An den deutschen Fürstenhöfen der Frühen Neuzeit gab es zahlreiche Menschen dunkler Hautfarbe, meist Afrikaner:innen, sogenannte „Hofmohren“. Sie waren oft als Sklaven:innen nach Deutschland gekommen und wurden dort oftmals weiterverschenkt und verschickt, um als Diener:innen an den Fürsten- und Adelshöfen beschäftigt zu werden. Zumeist wurden sie getauft und bekamen einen neuen Namen. Die Höfe interessierten sich für sie wegen ihrer Exotik und Seltenheit – ähnlich wie für die Objekte in Kunst- und Wunderkammern. „Hofmohren“ gehörten somit zur Repräsentationspraxis der Residenzen.

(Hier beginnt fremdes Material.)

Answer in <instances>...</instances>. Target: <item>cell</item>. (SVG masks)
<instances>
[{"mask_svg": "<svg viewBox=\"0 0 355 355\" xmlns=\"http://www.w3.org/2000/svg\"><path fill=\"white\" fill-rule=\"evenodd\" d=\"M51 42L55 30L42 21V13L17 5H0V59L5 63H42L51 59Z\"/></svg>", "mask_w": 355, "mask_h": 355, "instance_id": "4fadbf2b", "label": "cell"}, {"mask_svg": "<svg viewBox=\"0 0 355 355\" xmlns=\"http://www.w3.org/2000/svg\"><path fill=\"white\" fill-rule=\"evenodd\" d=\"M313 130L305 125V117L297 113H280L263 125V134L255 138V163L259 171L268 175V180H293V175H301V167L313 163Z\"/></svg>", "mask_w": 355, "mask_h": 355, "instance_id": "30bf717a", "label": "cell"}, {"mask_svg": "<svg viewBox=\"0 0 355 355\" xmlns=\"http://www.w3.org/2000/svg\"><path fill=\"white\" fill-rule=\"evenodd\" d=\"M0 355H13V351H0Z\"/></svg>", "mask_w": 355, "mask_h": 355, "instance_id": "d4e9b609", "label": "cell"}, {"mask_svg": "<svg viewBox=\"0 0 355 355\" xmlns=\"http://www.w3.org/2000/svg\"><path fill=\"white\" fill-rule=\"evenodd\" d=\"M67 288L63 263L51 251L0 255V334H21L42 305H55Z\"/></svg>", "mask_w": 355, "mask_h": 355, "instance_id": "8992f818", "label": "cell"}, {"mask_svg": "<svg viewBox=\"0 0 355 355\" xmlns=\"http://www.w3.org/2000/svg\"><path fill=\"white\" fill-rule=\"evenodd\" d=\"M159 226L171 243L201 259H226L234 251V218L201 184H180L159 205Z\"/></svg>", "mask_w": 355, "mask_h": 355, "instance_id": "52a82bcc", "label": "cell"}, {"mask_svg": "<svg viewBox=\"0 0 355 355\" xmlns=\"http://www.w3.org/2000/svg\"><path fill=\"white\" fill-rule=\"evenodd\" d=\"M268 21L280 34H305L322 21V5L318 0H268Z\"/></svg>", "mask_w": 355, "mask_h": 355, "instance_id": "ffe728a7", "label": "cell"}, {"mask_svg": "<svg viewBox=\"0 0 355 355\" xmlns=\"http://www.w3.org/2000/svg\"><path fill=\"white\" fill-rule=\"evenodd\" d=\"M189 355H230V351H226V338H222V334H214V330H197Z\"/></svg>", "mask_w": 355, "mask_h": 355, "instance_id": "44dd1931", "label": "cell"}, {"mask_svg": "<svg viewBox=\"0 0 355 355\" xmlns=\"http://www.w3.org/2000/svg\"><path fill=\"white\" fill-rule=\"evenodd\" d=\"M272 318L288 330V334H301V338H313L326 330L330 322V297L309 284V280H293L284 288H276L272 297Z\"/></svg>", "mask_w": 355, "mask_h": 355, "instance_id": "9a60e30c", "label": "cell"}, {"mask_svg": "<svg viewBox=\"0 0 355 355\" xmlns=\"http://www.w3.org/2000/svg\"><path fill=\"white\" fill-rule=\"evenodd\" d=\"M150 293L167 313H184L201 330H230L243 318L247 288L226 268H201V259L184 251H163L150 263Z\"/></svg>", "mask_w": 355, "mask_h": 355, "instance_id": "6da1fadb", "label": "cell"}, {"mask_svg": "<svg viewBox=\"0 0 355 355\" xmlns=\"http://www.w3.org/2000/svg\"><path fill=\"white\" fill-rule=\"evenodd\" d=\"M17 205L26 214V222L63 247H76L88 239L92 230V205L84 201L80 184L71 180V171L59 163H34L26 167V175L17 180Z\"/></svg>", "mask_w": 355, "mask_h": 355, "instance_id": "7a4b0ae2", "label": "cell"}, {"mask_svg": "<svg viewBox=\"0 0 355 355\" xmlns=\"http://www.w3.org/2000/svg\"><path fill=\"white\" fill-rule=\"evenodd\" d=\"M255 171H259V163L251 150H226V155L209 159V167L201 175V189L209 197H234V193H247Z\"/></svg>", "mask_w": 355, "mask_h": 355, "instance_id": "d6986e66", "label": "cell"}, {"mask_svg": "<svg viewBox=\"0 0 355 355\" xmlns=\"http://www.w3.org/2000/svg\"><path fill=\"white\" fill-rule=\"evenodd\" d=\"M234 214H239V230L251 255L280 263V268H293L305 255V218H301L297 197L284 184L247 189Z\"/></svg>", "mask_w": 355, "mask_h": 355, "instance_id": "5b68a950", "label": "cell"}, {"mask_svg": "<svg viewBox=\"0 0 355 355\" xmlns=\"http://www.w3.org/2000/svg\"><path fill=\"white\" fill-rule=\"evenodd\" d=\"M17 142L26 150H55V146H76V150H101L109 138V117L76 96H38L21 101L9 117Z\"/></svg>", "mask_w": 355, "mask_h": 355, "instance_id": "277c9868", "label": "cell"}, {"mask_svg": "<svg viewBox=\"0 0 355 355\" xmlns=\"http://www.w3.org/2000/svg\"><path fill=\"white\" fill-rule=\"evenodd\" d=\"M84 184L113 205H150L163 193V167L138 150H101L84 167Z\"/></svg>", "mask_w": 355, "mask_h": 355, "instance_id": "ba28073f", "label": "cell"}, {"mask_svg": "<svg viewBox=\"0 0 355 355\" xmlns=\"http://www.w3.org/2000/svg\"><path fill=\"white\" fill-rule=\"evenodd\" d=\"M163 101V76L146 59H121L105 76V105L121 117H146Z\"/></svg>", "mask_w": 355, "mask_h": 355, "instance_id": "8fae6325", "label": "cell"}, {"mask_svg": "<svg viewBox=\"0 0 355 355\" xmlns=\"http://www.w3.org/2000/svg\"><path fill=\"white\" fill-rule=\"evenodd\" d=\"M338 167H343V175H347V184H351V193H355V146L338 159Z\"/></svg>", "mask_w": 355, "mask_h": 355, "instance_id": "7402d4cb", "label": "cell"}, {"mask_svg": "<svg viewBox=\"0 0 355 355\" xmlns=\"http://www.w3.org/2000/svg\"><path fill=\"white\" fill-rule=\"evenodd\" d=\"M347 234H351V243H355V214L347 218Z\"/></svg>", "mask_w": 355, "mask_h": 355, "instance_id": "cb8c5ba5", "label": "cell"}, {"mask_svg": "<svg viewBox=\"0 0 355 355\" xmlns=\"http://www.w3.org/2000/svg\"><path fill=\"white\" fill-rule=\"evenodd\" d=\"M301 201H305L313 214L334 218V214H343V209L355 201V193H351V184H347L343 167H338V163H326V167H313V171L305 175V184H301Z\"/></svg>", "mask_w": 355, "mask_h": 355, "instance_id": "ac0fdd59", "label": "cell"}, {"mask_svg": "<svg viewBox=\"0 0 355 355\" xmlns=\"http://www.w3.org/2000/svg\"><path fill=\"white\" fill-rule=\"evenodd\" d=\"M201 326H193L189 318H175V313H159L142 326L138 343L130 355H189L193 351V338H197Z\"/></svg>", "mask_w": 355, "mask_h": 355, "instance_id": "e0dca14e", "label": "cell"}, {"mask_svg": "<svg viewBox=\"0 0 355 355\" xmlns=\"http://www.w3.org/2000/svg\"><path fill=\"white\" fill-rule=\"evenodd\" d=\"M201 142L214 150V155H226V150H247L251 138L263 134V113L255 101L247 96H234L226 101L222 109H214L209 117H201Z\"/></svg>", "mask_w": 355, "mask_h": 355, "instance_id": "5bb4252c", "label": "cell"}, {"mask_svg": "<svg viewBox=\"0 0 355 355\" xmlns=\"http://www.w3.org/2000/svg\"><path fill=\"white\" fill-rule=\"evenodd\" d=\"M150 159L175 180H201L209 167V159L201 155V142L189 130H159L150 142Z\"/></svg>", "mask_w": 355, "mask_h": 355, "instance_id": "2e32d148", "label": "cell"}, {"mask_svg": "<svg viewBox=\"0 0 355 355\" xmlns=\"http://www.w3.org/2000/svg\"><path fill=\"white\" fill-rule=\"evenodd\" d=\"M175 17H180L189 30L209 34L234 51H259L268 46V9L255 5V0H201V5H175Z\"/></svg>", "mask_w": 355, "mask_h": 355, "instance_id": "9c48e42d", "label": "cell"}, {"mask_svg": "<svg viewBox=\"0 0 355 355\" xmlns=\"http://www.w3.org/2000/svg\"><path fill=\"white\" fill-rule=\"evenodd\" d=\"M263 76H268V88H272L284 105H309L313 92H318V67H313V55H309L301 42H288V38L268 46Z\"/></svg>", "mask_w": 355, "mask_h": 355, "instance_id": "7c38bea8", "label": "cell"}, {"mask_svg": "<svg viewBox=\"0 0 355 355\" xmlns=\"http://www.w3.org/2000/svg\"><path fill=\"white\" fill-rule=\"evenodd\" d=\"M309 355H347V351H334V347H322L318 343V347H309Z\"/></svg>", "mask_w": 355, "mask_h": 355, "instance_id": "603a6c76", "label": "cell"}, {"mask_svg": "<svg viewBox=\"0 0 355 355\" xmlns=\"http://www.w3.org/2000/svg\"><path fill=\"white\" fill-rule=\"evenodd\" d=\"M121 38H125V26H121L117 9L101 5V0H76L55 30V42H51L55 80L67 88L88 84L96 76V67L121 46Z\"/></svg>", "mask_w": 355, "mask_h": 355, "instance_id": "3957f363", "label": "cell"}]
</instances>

In jüngster Zeit ist das Thema „Mohren“ durch die intensiven Debatten zum Kolonialismus, Rassismus und Sklavenhandel in den Vordergrund gerückt. Konkrete Forschungen sind aber noch rar. Wie „rassistisch“ war die Frühe Neuzeit? Wie gestaltete sich das Leben der Diener:innen in der fremden Umgebung? Gab es soziale Intergration oder sogar Aufstiegschancen, Möglichkeiten zur Heirat? Gab es einen Wissenstransfer zwischen Europa und Afrika? Die Untersuchung der Schicksale dieser Menschen steht erst am Anfang; sie ist meistens durch einen Mangel an Quellen erschwert, insbesondere was die Herkunft und Vorgeschichte dieser Menschen, oft sogar den ursprünglichen Namen angeht. Immerhin hat Anne Kuhlmann-Smirnov in einer Datenbank fast 400 dokumentierte Fälle zusammengetragen. Auch in Gotha hat es „Hofmohren“ gegeben, wie die Fourierbücher belegen. Zudem weisen die Kunstsammlungen von Schloss Friedenstein zahlreiche Spuren auf, die von der Präsenz von Afrikaner:innen im Deutschland der Frühen Neuzeit zeugen.
Das einwöchige Seminar wendet sich an fortgeschrittene Studierende während der Masterarbeit, an Promovierende und Post-Doktorand:innen, die im weiteren Umfeld dieser „Hofmohren“-Thematik arbeiten und ihr Interesse vertiefen wollen, sowie an Mitarbeiter:innen von Museen und ähnlichen Institutionen, die sich mit dem Thema beschäftigen. Es gibt die Möglichkeit zur gemeinsamen Diskussion von Texten (etwa zu zeitgenössischen Theorien über Hautfarbe im 17. Jahrhundert und zur postkolonialen Perspektive auf das Thema) und künstlerischen Darstellungen wie Gemälden und figürlichen Objekten, zur selbstständigen Forschung in den Gothaer Archiven und Sammlungen und dem Hören von Vorträgen (u.a. von Adrian Masters, Trier, Kerstin Volker-Saad, Berlin/Gotha und Rebekka von Mallinckrodt, Bremen). Außerdem wird es Führungen durch die reichhaltigen Bestände der Forschungsbibliothek und der Stiftung Schloss Friedenstein Gotha geben.
Die Teilnehmer erhalten freie Unterkunft und eine Erstattung der Reisekosten (in einem bestimmten Rahmen).
Die Bewerbung besteht aus einem Anschreiben mit Darlegung der Motivation zur Teilnahme, einem akademischen Lebenslauf und einem Empfehlungsschreiben eines/r akademischen Lehrers/Lehrerin. Bitte fügen Sie ebenfalls die unterschriebene Einwilligung zur Verarbeitung personenbezogener Daten an, zu finden auf der Homepage. Einsendeschluss für Ihre Bewerbung – nur per E-Mail – ist der 15. Juli 2022. Fassen Sie Ihre Bewerbungsunterlagen bitte in einer PDF-Datei zusammen (max. 5 MB) und senden Sie sie an: forschungszentrum.gotha@uni-erfurt.de. Für eine verschlüsselte E-Mail-Kommunikation beachten Sie bitte die Hinweise zum Datenschutz auf unserer Homepage. Aus dem Anschreiben soll hervorgehen, warum eine Teilnahme gewünscht und welcher Gewinn für die derzeitige oder zukünftige wissenschaftliche Tätigkeit erhofft wird. Die Bewerber:innen werden bis zum 20. Juli 2022 über die Auswahl informiert. Die Teilnehmer:innenzahl ist auf maximal 15 begrenzt. Ein Rechtsanspruch auf Teilnahme besteht nicht. Wir erwarten eine Teilnahme an der gesamten Sommerschule (Montagmittag, 29. August, bis Freitagabend, 2. September 2022). Konzept und Leitung stehen unter Prof. Dr. Martin Mulsow, Direktor des Forschungszentrums Gotha.